Опираясь на невредимую руку, пытаюсь подняться, но голова начинает кружиться от напряжения и меня снова подташнивает. Хоторн с беспокойством смотрит на меня и придерживает, помогая сесть. Рана отзывается болью, но я стискиваю зубы, не издавая ни звука. Соскальзываю на пол и ищу глазами тапки и халат.
- Далеко собралась? – спрашивает Гейл. – Тебе сейчас лучше лежать.
- Я должна увидеть Койн. Причем немедленно, - отзываюсь я, полная решимости осуществить задуманное.
Гейл усмехается, поясняя, что к президенту так просто не попасть, но я перебиваю его:
- Сойку-пересмешницу она примет!
Уверенным шагом иду по знакомому маршруту, благо, что подземный город моего времени ничем не отличается от нынешнего, разве что в будущем народа в Тринадцатом намного меньше - болезни и голод выкосили половину населения, как в нашем Дистрикте, так и во всем Панеме. Случайные прохожие останавливаются, разглядывая Огненную Китнисс, спешащую куда-то в больничном халате и белых тапочках. Гейл не отстает, следуя за мной по пятам, словно охранник.
Поворот направо, лифт, «Уровень 15», снова коридор, налево и прямо. Передо мной дверь с табличкой, на которой большими буквами выведена надпись «Штаб президента Тринадцатого дистрикта Альмы Койн». Отмечаю про себя, что президент Хоторн как-то обходился без подобных табличек.
Стучу и, не дожидаясь ответа, распахиваю дверь. Койн сидит во главе уже известного мне стола, изучая какие-то документы, и резко вскидывает голову, когда я фактически врываюсь к ней. Она окидывает строгим взглядом меня и Гейла, откладывает ручку в сторону и сухо произносит:
- Чем обязана вторжению, солдат Эвердин?
Хотя президент обращается ко мне, Гейл начинает извиняться, стараясь разрядить обстановку. Альма Койн не слушает его, внимательно рассматривая меня. Я отвечаю ей твердым взглядом и решительно, пожалуй даже дерзко, говорю:
- Отправьте спасательную группу в Капитолий, - без всякого вступления заявляю я. - Необходимо освободить Победителей, которых Сноу удерживает в плену.
- Вы мне указываете, солдат Эвердин? – спрашивает Альма, приподняв одну бровь.
- Настоятельно рекомендую, - отвечаю я.- Иначе Сойка откажется от сотрудничества.
Койн встает, размеренным шагом подходит ко мне, огибая стол, и ледяным голосом говорит:
- Осторожнее, Эвердин.
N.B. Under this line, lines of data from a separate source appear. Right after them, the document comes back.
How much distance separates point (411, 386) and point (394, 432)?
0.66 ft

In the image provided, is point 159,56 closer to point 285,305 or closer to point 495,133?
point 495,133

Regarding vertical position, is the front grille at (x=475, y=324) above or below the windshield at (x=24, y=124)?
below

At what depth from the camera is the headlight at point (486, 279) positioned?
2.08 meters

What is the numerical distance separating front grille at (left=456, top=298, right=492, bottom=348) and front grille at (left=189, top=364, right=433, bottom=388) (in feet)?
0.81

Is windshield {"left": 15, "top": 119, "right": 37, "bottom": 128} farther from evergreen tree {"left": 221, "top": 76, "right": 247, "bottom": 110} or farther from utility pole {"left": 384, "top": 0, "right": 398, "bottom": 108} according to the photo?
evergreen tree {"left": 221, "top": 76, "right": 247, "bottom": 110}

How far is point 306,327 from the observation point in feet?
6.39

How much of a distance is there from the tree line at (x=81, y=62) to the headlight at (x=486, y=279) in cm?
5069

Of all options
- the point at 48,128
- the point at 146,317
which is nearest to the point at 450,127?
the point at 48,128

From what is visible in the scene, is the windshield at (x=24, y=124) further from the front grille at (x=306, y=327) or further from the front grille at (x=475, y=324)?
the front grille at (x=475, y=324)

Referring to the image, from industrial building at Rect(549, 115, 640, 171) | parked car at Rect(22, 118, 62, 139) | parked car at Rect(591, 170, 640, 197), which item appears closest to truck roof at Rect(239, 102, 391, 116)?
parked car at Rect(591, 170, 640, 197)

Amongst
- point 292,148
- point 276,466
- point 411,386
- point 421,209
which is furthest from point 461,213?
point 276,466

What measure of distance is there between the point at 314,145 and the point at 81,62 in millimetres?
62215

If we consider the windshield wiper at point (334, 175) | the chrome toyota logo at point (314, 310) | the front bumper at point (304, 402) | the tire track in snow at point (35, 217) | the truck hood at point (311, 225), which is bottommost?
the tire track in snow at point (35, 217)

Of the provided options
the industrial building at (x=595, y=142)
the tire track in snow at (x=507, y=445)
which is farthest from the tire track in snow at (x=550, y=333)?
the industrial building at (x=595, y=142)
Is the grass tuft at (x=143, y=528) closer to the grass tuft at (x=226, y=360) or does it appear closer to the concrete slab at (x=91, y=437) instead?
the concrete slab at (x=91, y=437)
Со мной шутки плохи.
Мне прекрасно известно, какой жестокой может быть эта женщина. Когда безрадостный конец Восстания был предрешен, она, надеясь выиграть время, фактически отдала мою настоящую мать и бабушку в руки Пита Мелларка, тогда уже президента Панема. Чокнутого и безжалостного. Это Койн виновата, что Марту убили, а Прим пытали. Я знаю, на что способна Альма, но не боюсь ее: все самое худшее – уже свершившееся будущее, так что мне нечего терять.